GODZILLA (2014)

Le jeune réalisateur britannique Gareth Edwards réinvente le Roi des Monstres avec une flamboyance qu'on n'espérait plus

GODZILLA

2014 – USA

Réalisé par Gareth Edwards

Avec Aaron Taylor-Johnson, Ken Watanabe, Elizabeth Olsen, Bryan Cranston, Juliette Binoche, Sally Hawkins, David Strathairn 

THEMA DINOSAURES I SAGA GODZILLA

Malgré l’échec cuisant du Godzilla hollywoodien réalisé par Roland Emmrich, la Toho confia à nouveau à un studio américain son monstre vedette pour célébrer ses 60 années de bons et loyaux services.

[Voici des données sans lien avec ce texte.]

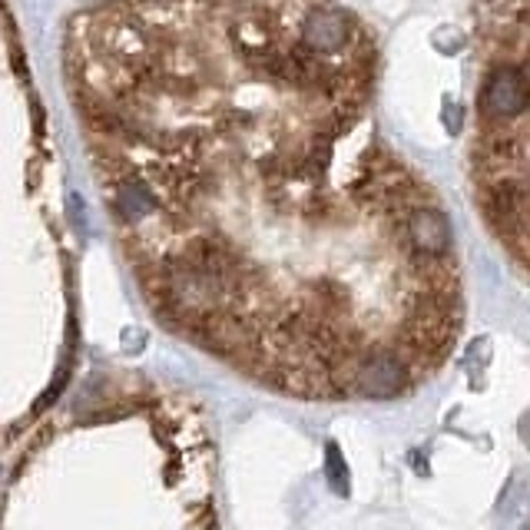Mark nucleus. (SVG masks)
I'll use <instances>...</instances> for the list:
<instances>
[{
  "instance_id": "nucleus-2",
  "label": "nucleus",
  "mask_w": 530,
  "mask_h": 530,
  "mask_svg": "<svg viewBox=\"0 0 530 530\" xmlns=\"http://www.w3.org/2000/svg\"><path fill=\"white\" fill-rule=\"evenodd\" d=\"M461 116H464V110H461V106H454V103H448V106H444V120H448V130L451 132H461Z\"/></svg>"
},
{
  "instance_id": "nucleus-3",
  "label": "nucleus",
  "mask_w": 530,
  "mask_h": 530,
  "mask_svg": "<svg viewBox=\"0 0 530 530\" xmlns=\"http://www.w3.org/2000/svg\"><path fill=\"white\" fill-rule=\"evenodd\" d=\"M520 434H524V441H527V448H530V415L524 418V425H520Z\"/></svg>"
},
{
  "instance_id": "nucleus-1",
  "label": "nucleus",
  "mask_w": 530,
  "mask_h": 530,
  "mask_svg": "<svg viewBox=\"0 0 530 530\" xmlns=\"http://www.w3.org/2000/svg\"><path fill=\"white\" fill-rule=\"evenodd\" d=\"M471 179L488 229L530 269V0H484Z\"/></svg>"
}]
</instances>
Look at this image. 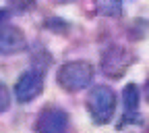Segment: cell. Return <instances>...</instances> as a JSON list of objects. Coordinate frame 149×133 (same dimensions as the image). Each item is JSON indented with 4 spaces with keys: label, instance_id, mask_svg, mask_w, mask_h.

Mais le projet partait cette fois avec deux atouts de taille : un producteur amoureux du genre, Thomas Tull (la trilogie Dark KnightMan of SteelPacific Rim), et surtout un réalisateur surdoué dont le premier long-métrage, Monsters, nous avait conquis par sa finesse et son intelligence. Verdict ? Affirmons-le sans entrave : Godzilla cru 2014 est une réussite exemplaire qui s’affirme haut la main comme l’un des meilleurs opus d’une saga qui compte pourtant une bonne trentaine d’épisodes. En dépit du budget colossal mis à sa disposition (200 fois plus important que celui de Monsters !), Gareth Edwards conserve intacts sa personnalité et surtout sa sensibilité. Ainsi ne se livre-t-il pas à la surexposition immédiate d’effets spéciaux spectaculaires. Ses monstres restent longtemps dans l’ombre, nimbés de mystère, pour mieux laisser l’imagination du spectateur vagabonder, et le récompenser enfin lorsqu’ils paraissent dans toute leur monstrueuse splendeur.

Maître dans l’art de la retenue, Edwards cultive le hors-champ avec une virtuosité d’autant plus grande qu’il s’agissait d’une démarche nécessaire sur son premier film, la faiblesse de ses moyens l’empêchant alors de trop montrer ses créatures. Ici, la nécessité est devenue parti pris, et l’on sent bien que le jeune cinéaste se laisse porter ouvertement par l’influence de Steven Spielberg. En ne montrant de Godzilla que ses crêtes dorsales surgissant des eaux, Edwards s’inspire évidemment de l’aileron du Grand Blanc des Dents de la mer. En optant pour le point de vue d’enfants coincés dans un bus scolaire sous la pluie battante, il revisite l’un des moments les plus forts de Jurassic Park. En nous livrant l’image surréaliste d’un navire échoué en pleine jungle, il évoque le bateau dans le désert de Rencontres du troisième type. En choisissant de placer sa caméra à hauteur humaine, quitte à ce que les belligérants géants soient difficiles à percevoir dans leur intégralité, il s’inscrit dans le sillage de La Guerre des mondes. Mais s’il reprend à son compte les figures de style de Spielberg (son personnage principal s’appelle même Brody, comme Roy Scheider dans Les Dents de la mer), c’est pour mieux les transcender à travers un style très personnel.

L'art de la retenue et du hors-champ

Les monstres eux-mêmes sont sublimes. Godzilla respecte la morphologie originelle de 1954 et se déchaîne dans des séquences délicieusement iconiques. Gareth Edwards respecte même l’idée de l’homme costumé inhérente à toutes les versions japonaises en anthropomorphisant la créature et en s’appuyant sur l’expertise du comédien Andy Serkis, expert en performance capture. Face à Godzilla, les terrifiants Mutos, mi-insectes mi-dinosaures, se livrent à des actes de destruction extrêmement spectaculaires, au sein de séquences d’action à couper le souffle. Certes, tout n’est pas parfait dans ce nouveau Godzilla. Les incohérences et les clichés s’y glissent par endroits. Mais ce ne sont que des détails, tant le film nous procure de plaisir et de sensations fortes. Cerise sur le gâteau : Alexandre Desplat nous offre une partition flamboyante et emphatique, ses cuivres vigoureux accompagnant pas à pas la plus belle échauffourée de monstres qu’on ait vue depuis bien longtemps.